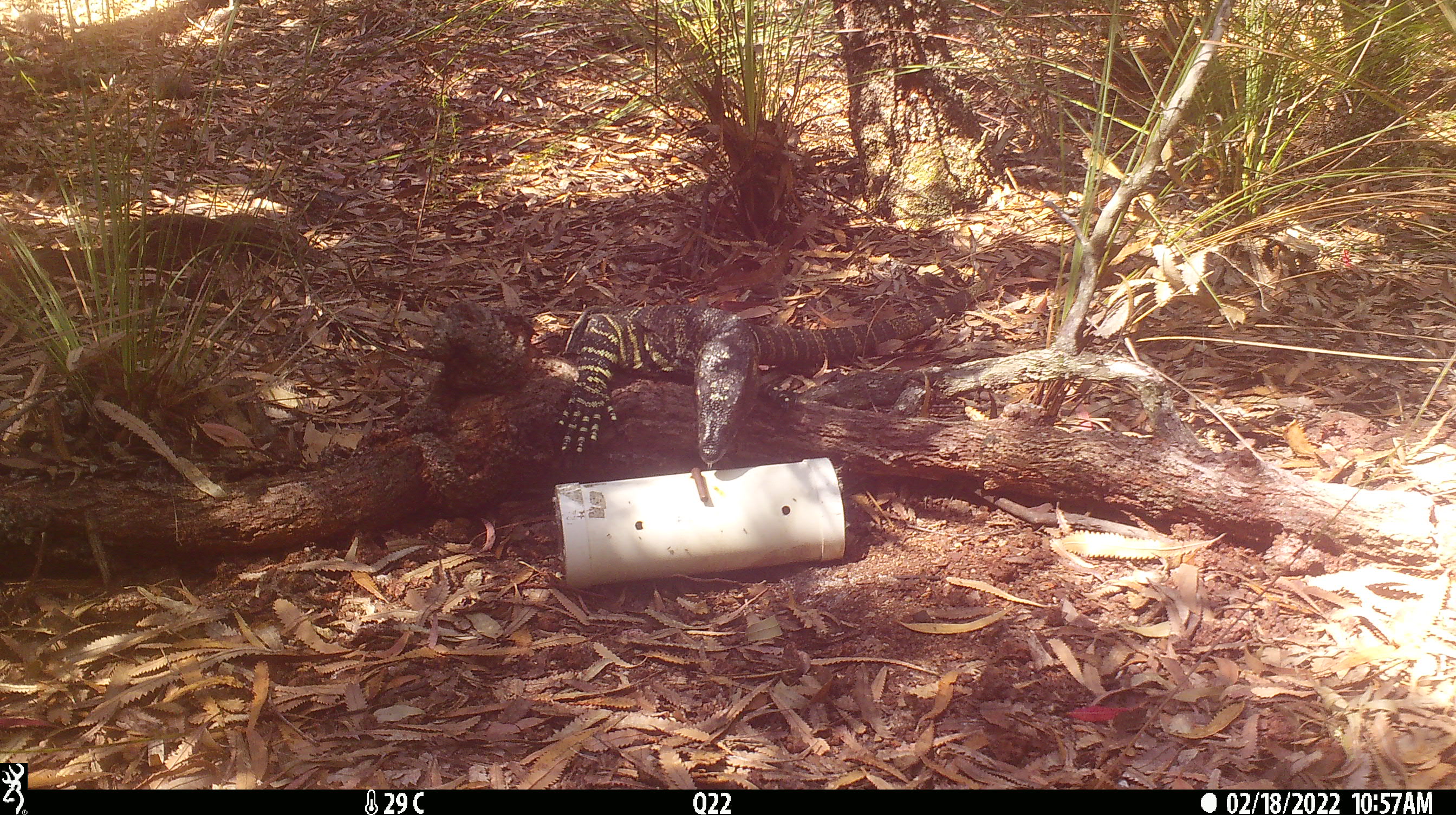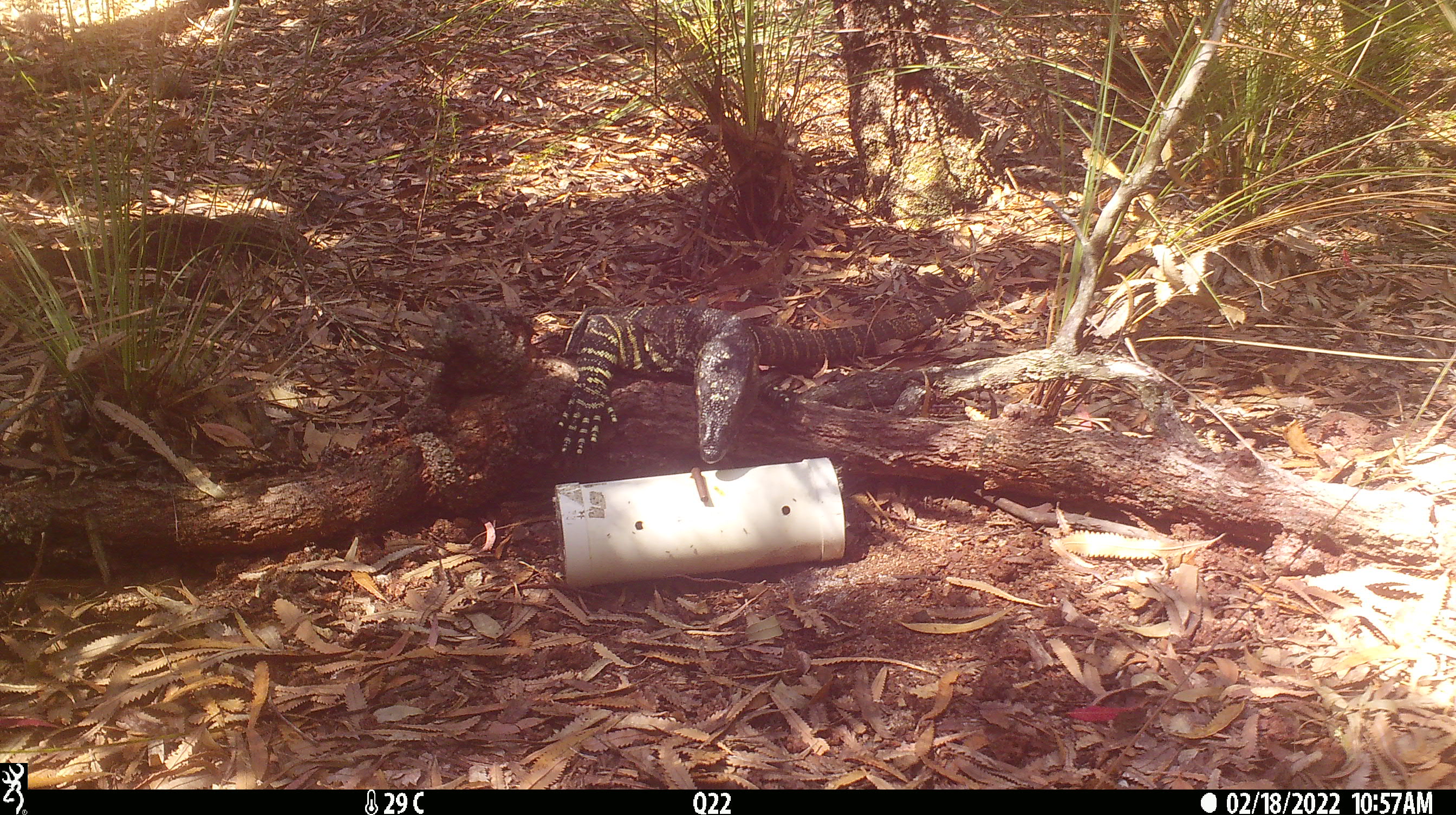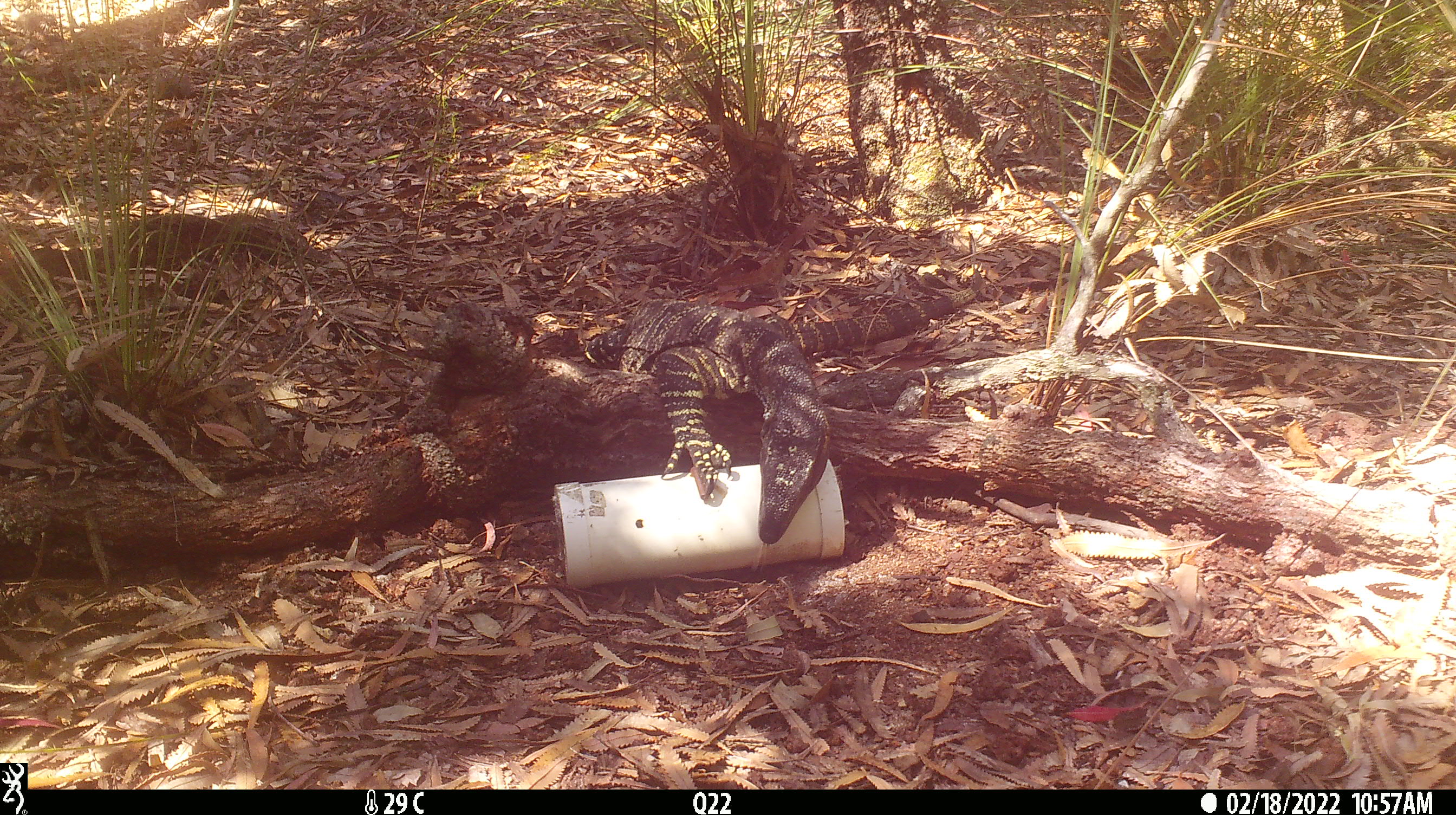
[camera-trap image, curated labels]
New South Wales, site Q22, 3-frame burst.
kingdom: Animalia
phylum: Chordata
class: Reptilia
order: Squamata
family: Varanidae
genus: Varanus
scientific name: Varanus varius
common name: lace monitor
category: goanna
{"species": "goanna (lace monitor) (Varanus varius)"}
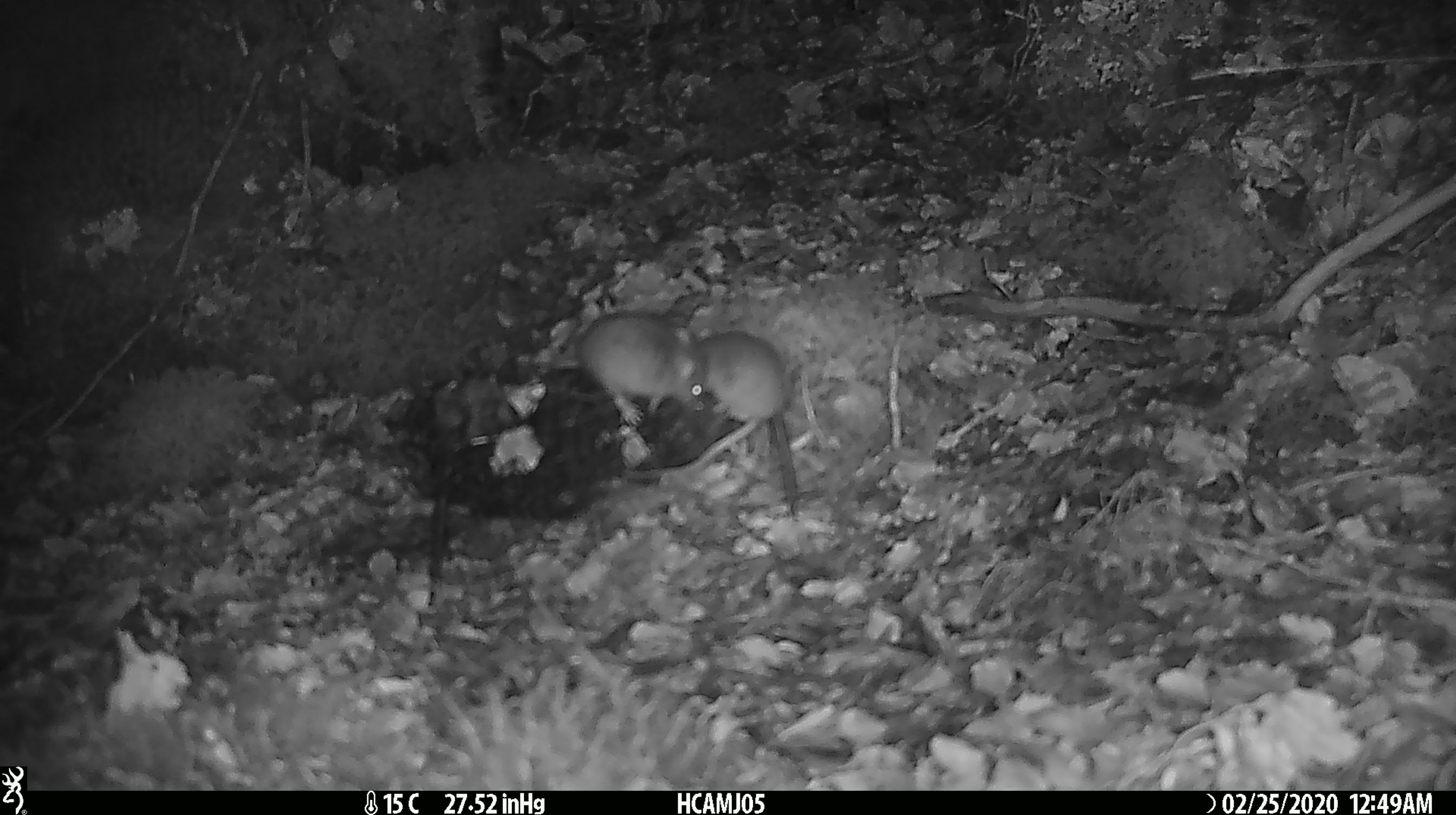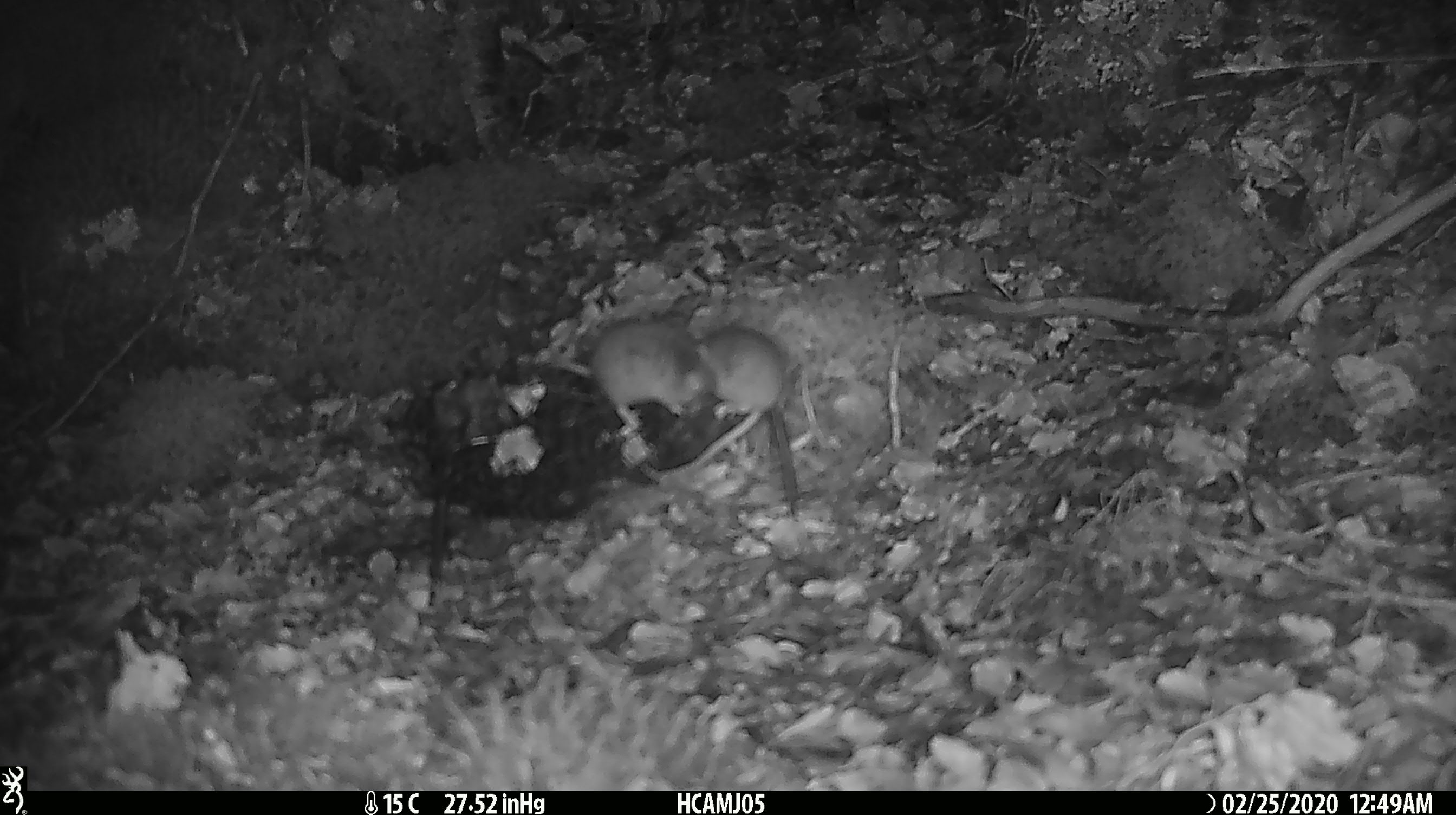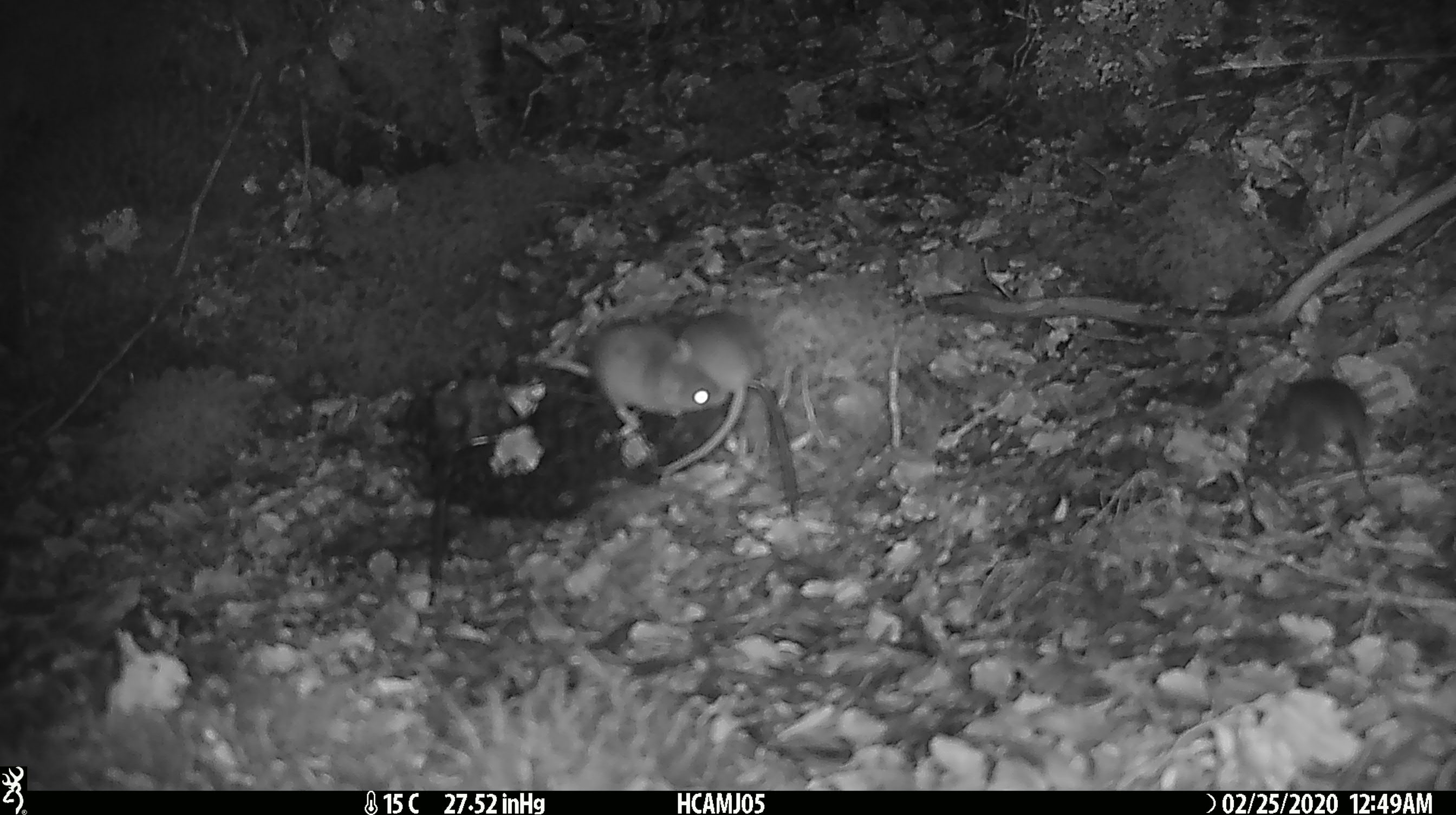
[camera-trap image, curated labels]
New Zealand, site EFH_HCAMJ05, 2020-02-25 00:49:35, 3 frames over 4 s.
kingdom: Animalia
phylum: Chordata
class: Mammalia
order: Rodentia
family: Muridae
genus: Mus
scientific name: Mus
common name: mouse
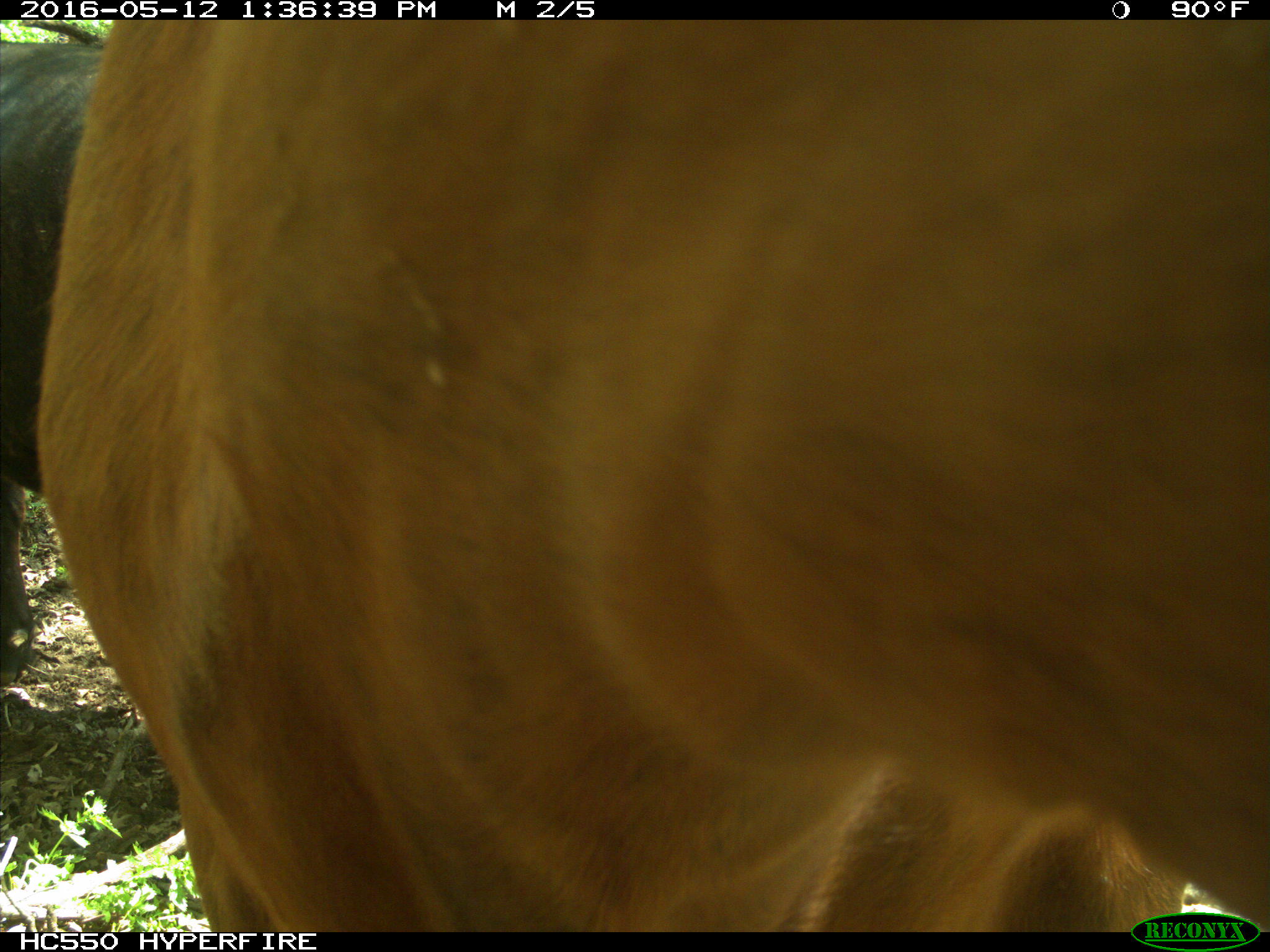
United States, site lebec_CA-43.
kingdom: Animalia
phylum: Chordata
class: Mammalia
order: Artiodactyla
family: Bovidae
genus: Bos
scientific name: Bos taurus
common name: domestic cow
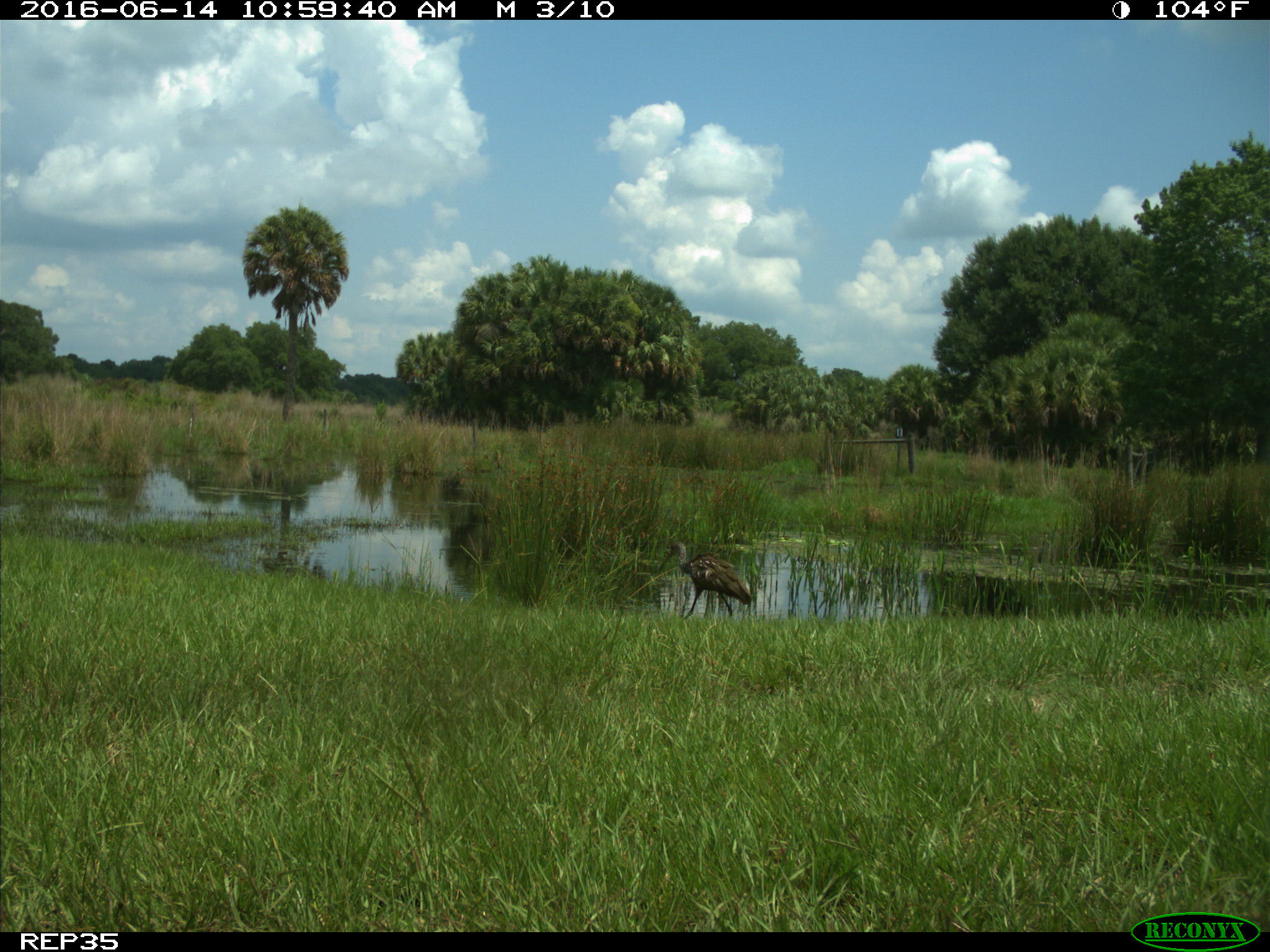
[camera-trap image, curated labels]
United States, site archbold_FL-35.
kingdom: Animalia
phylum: Chordata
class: Aves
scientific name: Aves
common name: birds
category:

▶ [Work instruction] Nothing but the lines from the line containing "common name: domestic cow" to the end of the records above should be repeated, exactly and with every picture omitted.

▶ [Written response]
common name: domestic cow
[camera-trap image, curated labels]
United States, site archbold_FL-35.
kingdom: Animalia
phylum: Chordata
class: Aves
scientific name: Aves
common name: birds
category:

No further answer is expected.